Introduction to Apache Oozie….

Hello Readers, you might have already read my other blogs on different components of Hadoop Ecosystem, this article helps you  know about Apache Oozie, so let’s get started with….

What is Oozie??

Apache Oozie is a workflow scheduler for Hadoop. It is a system which runs workflow of dependent jobs. Here, users are permitted to create Directed Acyclic Graphs of workflows, which can be run in parallel and sequentially in Hadoop.

It consists of two parts:

  • Workflow engine: Responsibility of a workflow engine is to store and run workflows composed of Hadoop jobs e.g., MapReduce, Pig, Hive.
  • Coordinator engine: It runs workflow jobs based on predefined schedules and availability of data.

Oozie is scalable and can manage timely execution of thousands of workflows (each consisting of dozens of jobs) in a Hadoop cluster.

01
Figure 1: Oozie Workflow

Oozie workflow is a collection of actions (i.e. Hadoop Map/Reduce jobs, Pig jobs) arranged in a control dependency DAG (Direct Acyclic Graph), specifying a sequence of actions execution. This graph is specified in hPDL (a XML Process Definition Language). DAG is an in-built process in the OOZIE structure that is used by the program to define the actions. In the DAG process of OOZIE, the Acyclical term refers to the graph having no loops i.e. the action graph has a separate starting point as well as an end point. The DAG process is built using both the action nodes and the various defined dependencies, each one having a starting point and pointing towards the end without ever going back to starting point.  hPDL is a fairly compact language, using a limited amount of flow control and action nodes. Control nodes define the flow of execution and include beginning and end of a workflow (start, end and fail nodes) and mechanisms to control the workflow execution path (decision, fork and join nodes). Action nodes are the mechanism by which a workflow triggers the execution of a computation/processing task. Oozie provides support for the following types of actions: Hadoop map-reduce, Hadoop file system, Pig, Java and Oozie sub-workflow .

How Oozie works??

An Oozie workflow is a DAG of Hadoop computation/processing tasks (referred to as “actions”) and flow “controls” to coordinate the tasks and manage dependencies of actions and their results.

  • Actions:

Oozie workflow actions start jobs on remote nodes, and upon completion of the same, the processes executing the jobs callback Oozie and notify completion in response to which Oozie will start the next action. Actions can be Hadoop fs, ssh, map reduce, hive, pig, Sqoop, distcp, http, email commands or custom actions.

  • Controls: 

Controls manage the execution path of actions and include start, fork, join, decision and end.
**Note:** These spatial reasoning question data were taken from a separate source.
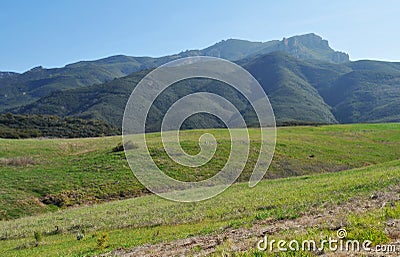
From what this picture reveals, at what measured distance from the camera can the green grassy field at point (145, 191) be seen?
748 inches

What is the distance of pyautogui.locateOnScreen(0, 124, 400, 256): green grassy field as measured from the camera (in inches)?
748

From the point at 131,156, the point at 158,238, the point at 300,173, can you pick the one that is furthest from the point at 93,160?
the point at 158,238

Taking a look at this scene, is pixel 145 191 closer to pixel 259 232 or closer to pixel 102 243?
pixel 102 243

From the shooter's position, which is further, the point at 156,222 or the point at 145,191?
the point at 145,191

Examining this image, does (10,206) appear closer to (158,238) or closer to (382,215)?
(158,238)

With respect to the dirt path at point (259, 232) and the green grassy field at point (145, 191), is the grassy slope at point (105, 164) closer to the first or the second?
the green grassy field at point (145, 191)

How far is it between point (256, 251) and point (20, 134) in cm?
9368

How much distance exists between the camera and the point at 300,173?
5056 centimetres

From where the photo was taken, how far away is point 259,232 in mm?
12727

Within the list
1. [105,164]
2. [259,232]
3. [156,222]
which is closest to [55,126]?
[105,164]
  • Parameterizing actions and decisions:

Actions and decisions can be parameterized with job properties, actions output (i.e. Hadoop counters) and file information (file exists, file size, etc.) Formal parameters are expressed in the workflow definition as ${VAR} variables.

  • Workflow application:

A workflow application is an instance of a workflow, and is essentially a zip file containing everything needed to execute the actions within the workflows – the workflow definition (an XML file), JARs for Map/Reduce jobs, shells for streaming Map/Reduce jobs, native libraries, Hive/Pig/Sqoop scripts, files for distributed cache and other resource files.

  • Workflow definition:

A workflow definition is a DAG with control flow nodes and action nodes expressed in the XML based workflow definition language called hPDL (Hadoop Process Definition Language).

  • Workflow nodes:

Nodes encompassing actions in hPDL are called action nodes, and nodes encompassing controls are called control flow nodes and together are referred to as workflow nodes.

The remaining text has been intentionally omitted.